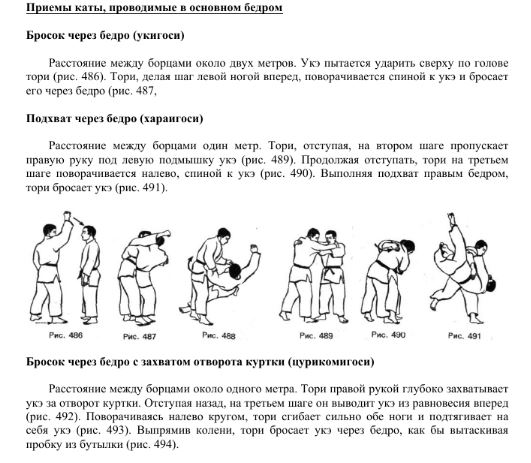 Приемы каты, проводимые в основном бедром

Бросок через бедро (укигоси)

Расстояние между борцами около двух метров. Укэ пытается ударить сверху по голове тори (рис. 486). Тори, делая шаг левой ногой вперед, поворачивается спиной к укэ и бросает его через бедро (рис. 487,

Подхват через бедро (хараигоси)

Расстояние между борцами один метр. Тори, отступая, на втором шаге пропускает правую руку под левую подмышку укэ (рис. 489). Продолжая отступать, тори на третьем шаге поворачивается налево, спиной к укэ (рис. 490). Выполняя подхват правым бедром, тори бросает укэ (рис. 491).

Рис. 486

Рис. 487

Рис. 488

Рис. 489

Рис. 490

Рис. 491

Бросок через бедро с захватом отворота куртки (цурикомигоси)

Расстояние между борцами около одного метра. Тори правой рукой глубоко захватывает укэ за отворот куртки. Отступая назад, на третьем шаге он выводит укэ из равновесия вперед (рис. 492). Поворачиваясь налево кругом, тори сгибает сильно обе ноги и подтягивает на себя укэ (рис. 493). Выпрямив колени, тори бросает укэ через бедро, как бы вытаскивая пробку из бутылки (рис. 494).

★ ★ ★ ★

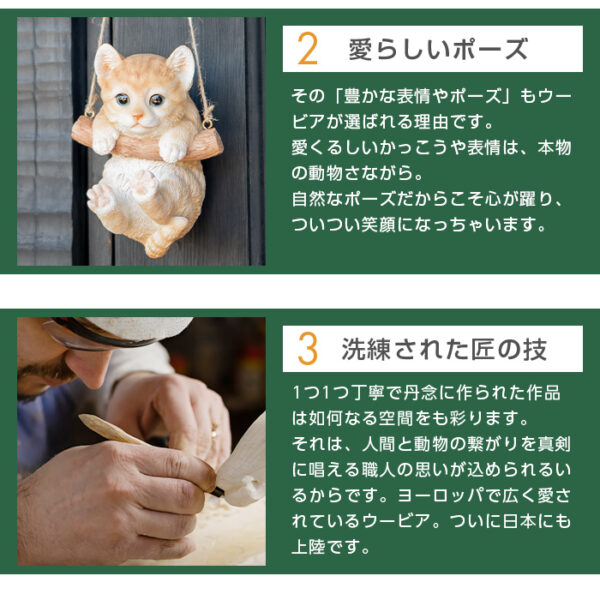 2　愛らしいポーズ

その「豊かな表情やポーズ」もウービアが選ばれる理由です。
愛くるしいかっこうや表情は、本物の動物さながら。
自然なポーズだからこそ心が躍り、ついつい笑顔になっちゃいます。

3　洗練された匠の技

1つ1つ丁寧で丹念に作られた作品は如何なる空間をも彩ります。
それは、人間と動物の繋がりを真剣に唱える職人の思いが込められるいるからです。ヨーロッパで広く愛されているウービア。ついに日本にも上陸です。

★ ★ ★ ★

**ABOUT THIS TASK:** What you return from the records above should be exactly everything from the line with "Приемы каты, проводимые в основном бедром" down to the line with "Расстояние между борцами около одного", both kept, and no pictures.

**REPLY:**
 Приемы каты, проводимые в основном бедром

Бросок через бедро (укигоси)

Расстояние между борцами около двух метров. Укэ пытается ударить сверху по голове тори (рис. 486). Тори, делая шаг левой ногой вперед, поворачивается спиной к укэ и бросает его через бедро (рис. 487,

Подхват через бедро (хараигоси)

Расстояние между борцами один метр. Тори, отступая, на втором шаге пропускает правую руку под левую подмышку укэ (рис. 489). Продолжая отступать, тори на третьем шаге поворачивается налево, спиной к укэ (рис. 490). Выполняя подхват правым бедром, тори бросает укэ (рис. 491).

Рис. 486

Рис. 487

Рис. 488

Рис. 489

Рис. 490

Рис. 491

Бросок через бедро с захватом отворота куртки (цурикомигоси)

Расстояние между борцами около одного метра. Тори правой рукой глубоко захватывает укэ за отворот куртки. Отступая назад, на третьем шаге он выводит укэ из равновесия вперед (рис. 492). Поворачиваясь налево кругом, тори сгибает сильно обе ноги и подтягивает на себя укэ (рис. 493). Выпрямив колени, тори бросает укэ через бедро, как бы вытаскивая пробку из бутылки (рис. 494).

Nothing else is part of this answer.